-- SOURCE MATERIAL follows --

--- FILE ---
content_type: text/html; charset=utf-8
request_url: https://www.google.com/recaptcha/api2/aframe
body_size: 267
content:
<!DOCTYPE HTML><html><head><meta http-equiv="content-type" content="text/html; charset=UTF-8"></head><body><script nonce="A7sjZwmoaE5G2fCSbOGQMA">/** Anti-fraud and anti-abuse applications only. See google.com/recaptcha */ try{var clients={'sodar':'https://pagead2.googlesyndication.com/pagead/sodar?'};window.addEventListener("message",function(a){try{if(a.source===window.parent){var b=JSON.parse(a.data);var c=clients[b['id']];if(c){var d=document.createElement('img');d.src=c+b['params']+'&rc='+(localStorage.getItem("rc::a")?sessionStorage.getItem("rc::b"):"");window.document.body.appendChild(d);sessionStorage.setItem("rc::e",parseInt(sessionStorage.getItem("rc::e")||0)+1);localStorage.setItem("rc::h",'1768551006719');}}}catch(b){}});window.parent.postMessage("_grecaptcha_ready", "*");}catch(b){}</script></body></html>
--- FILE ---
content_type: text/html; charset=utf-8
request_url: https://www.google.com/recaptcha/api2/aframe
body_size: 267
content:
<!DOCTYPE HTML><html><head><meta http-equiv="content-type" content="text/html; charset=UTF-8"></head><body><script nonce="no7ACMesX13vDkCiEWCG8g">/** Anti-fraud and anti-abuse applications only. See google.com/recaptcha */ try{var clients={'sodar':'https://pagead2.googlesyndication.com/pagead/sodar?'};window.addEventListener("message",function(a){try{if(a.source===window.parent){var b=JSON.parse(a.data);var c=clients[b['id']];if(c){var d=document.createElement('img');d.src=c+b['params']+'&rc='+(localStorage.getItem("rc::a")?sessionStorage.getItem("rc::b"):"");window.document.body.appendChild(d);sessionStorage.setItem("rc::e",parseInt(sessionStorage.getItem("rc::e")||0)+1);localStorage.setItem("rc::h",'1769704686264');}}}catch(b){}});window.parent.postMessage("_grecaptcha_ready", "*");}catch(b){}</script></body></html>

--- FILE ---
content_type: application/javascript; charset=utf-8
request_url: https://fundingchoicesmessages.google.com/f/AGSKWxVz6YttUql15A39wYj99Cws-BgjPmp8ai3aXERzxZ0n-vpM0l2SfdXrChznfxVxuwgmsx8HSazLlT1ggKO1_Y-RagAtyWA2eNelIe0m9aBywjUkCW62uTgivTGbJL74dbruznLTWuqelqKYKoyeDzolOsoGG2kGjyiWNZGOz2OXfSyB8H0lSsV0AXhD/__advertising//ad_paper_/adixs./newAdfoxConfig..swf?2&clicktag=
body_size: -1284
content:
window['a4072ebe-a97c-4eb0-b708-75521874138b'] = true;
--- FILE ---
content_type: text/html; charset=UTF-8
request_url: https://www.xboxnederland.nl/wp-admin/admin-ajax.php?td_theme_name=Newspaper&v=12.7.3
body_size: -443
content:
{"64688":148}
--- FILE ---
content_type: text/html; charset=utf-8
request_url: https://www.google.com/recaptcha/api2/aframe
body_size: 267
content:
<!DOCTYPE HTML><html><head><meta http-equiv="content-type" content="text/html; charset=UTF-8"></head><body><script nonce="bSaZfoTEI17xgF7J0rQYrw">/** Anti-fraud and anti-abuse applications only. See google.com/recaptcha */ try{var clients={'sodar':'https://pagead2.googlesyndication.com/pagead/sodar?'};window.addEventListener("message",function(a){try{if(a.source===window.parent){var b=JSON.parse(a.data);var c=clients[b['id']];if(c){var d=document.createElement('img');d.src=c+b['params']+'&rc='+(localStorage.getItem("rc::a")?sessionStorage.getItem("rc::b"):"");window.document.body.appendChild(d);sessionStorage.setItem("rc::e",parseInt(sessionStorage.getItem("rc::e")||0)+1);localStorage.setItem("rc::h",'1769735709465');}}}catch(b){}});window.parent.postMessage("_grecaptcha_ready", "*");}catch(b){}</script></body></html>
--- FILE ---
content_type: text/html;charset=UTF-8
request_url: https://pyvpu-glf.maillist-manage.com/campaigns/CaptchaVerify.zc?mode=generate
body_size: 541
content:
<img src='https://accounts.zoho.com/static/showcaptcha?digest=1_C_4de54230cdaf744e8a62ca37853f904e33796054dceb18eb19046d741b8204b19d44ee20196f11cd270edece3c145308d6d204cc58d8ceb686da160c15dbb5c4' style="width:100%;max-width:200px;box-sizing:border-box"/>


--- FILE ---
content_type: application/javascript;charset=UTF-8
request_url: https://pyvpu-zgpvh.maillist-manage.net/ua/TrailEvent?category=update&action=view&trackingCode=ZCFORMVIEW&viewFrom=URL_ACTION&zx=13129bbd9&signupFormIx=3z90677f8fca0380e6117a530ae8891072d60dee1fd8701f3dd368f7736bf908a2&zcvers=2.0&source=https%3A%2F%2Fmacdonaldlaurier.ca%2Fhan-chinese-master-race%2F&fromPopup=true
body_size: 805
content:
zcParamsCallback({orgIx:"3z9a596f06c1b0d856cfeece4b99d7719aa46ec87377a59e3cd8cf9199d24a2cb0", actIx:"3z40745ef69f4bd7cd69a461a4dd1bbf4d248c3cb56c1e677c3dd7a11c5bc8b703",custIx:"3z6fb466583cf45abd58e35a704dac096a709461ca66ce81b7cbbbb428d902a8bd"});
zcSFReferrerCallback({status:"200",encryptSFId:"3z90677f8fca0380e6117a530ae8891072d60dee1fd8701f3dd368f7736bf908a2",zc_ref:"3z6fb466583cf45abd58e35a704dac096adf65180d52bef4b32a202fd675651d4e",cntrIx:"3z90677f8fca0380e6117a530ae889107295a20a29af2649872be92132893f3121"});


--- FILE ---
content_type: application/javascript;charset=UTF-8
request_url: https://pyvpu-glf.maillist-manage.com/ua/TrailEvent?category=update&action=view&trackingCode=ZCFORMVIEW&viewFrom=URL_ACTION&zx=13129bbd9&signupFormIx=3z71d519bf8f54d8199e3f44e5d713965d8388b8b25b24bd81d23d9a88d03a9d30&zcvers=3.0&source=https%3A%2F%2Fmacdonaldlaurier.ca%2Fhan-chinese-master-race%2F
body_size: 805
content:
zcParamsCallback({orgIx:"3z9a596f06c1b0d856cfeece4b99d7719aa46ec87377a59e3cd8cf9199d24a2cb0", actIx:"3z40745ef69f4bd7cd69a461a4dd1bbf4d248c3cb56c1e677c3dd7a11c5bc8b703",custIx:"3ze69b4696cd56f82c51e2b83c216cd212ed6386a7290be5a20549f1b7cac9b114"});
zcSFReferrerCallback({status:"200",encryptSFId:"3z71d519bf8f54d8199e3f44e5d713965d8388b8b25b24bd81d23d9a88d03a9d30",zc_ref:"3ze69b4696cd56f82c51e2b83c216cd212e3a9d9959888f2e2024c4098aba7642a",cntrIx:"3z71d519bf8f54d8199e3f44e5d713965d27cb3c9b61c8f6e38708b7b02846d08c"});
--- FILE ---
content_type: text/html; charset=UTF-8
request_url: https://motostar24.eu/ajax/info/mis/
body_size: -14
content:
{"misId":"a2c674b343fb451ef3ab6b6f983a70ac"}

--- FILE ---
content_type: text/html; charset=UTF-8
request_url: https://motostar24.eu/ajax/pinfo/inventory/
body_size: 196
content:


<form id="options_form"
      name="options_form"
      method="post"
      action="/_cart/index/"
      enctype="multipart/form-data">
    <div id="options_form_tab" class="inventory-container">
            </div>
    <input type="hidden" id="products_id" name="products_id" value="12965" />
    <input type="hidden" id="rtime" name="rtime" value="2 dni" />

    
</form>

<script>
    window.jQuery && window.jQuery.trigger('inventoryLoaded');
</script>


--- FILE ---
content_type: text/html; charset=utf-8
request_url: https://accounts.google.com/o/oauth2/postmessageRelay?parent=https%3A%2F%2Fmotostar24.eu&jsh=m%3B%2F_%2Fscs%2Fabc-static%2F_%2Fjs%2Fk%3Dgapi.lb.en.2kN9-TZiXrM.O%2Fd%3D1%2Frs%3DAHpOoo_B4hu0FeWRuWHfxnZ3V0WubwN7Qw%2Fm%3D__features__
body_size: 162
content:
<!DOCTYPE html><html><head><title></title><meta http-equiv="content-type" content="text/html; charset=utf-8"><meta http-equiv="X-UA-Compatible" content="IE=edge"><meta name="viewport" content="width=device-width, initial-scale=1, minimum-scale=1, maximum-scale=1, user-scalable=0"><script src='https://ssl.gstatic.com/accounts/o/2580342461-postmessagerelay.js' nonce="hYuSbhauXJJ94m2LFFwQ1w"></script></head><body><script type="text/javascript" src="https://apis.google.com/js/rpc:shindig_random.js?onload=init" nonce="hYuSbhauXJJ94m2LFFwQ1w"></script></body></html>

-- SOURCE MATERIAL concluded --

— WHAT IS REQUIRED —
Isolate the lines above that contain the word "cntrIx" and copy them.

— EXPECTED ANSWER —
zcSFReferrerCallback({status:"200",encryptSFId:"3z90677f8fca0380e6117a530ae8891072d60dee1fd8701f3dd368f7736bf908a2",zc_ref:"3z6fb466583cf45abd58e35a704dac096adf65180d52bef4b32a202fd675651d4e",cntrIx:"3z90677f8fca0380e6117a530ae889107295a20a29af2649872be92132893f3121"});
zcSFReferrerCallback({status:"200",encryptSFId:"3z71d519bf8f54d8199e3f44e5d713965d8388b8b25b24bd81d23d9a88d03a9d30",zc_ref:"3ze69b4696cd56f82c51e2b83c216cd212e3a9d9959888f2e2024c4098aba7642a",cntrIx:"3z71d519bf8f54d8199e3f44e5d713965d27cb3c9b61c8f6e38708b7b02846d08c"});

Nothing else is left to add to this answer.